Duck defecation was, of course, a very strange and gross scam, pre-loaded with a fecal-like substance. But nevertheless, the preoccupation with identifying aspects of life that were purely mechanical was a dominant intellectual preoccupation at the time, and even inspired the use of soft, lightweight materials such as leather in the construction of another type of biological model: prosthetic hands, which were previously built of metal. Even today, biologists are building robotic models of their animal subjects to better understand how they move.
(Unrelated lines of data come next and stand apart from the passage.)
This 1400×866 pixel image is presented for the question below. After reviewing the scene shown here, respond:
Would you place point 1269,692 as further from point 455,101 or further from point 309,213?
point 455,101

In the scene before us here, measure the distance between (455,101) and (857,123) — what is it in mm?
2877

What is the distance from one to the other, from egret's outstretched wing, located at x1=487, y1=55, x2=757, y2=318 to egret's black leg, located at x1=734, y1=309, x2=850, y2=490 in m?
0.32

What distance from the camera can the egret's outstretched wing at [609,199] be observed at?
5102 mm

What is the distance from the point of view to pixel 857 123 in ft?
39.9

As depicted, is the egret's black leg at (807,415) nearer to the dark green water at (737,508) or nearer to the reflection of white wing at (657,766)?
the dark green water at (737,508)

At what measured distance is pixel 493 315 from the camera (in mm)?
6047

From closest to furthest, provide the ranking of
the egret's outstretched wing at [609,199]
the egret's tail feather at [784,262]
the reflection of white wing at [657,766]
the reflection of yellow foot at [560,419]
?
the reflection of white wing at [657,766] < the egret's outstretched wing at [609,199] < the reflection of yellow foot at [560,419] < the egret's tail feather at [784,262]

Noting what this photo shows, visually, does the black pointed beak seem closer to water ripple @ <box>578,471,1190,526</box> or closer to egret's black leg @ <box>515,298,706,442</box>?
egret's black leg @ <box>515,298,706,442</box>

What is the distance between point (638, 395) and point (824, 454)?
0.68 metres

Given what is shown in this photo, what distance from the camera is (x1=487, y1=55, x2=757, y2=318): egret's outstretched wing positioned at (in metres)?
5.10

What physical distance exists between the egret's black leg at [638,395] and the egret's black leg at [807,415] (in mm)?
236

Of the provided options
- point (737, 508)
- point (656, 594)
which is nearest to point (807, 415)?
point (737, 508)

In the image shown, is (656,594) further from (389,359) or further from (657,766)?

As with many of its mechanical siblings, a large part of a robot dog’s life has been an exercise in recreating the lovable pet, perhaps even subconsciously, to learn which aspects of the organisms are mechanical and which are organic. A robotic dog should look and act like a dog enough, but what actually makes a dog a dog?
American manufacturing company Westinghouse introduced perhaps the first electric dog, the Sparko, at the 1940 New York World’s Fair. The 65-pound metal dog served as a companion to the company’s electric man, Electro. (the term Robot It didn’t come into common use until about the middle of the 20th century.) What was most interesting about both of these promotional robots was their apparent autonomy: light stimuli triggered their motion sequences, quite effectively, in fact, it’s clear that Sparco’s sensors responded to the lights of a car transient, which causes it to speed up in oncoming traffic. Sparko and Elektro, as part of a campaign to help sell washing machines, represent Westinghouse’s engineering prowess, but they were also among the first attempts to bring science fiction to reality and lay the foundation for an imagined future filled with robotic companionship. The idea that robots could be interesting companions persisted throughout the 20th century.
When AIBO – the archetypal robot dog created by Sony – debuted in the early 2000s, it was its artificial intelligence that made it extraordinary. The advertisements for the second generation of AIBO promised “intelligent entertainment” that simulated free will with individual characters. AIBO’s learning abilities have made each dog at least somewhat unique, making it easier to be considered special and easier to love. It was their AI that made them look like dogs: playful, curious, sometimes disobedient. When I was 10 years old, I walked into the Food and Agriculture Organization of Schwartz in New York in 2001 and watched AIBOs at the helm of a display of tiny pink balls, something about these little creations ripped my heart out — despite the insurmountable rift between me and the machine, I still He wanted to try to get to know him and understand him. I wanted to love a robot dog.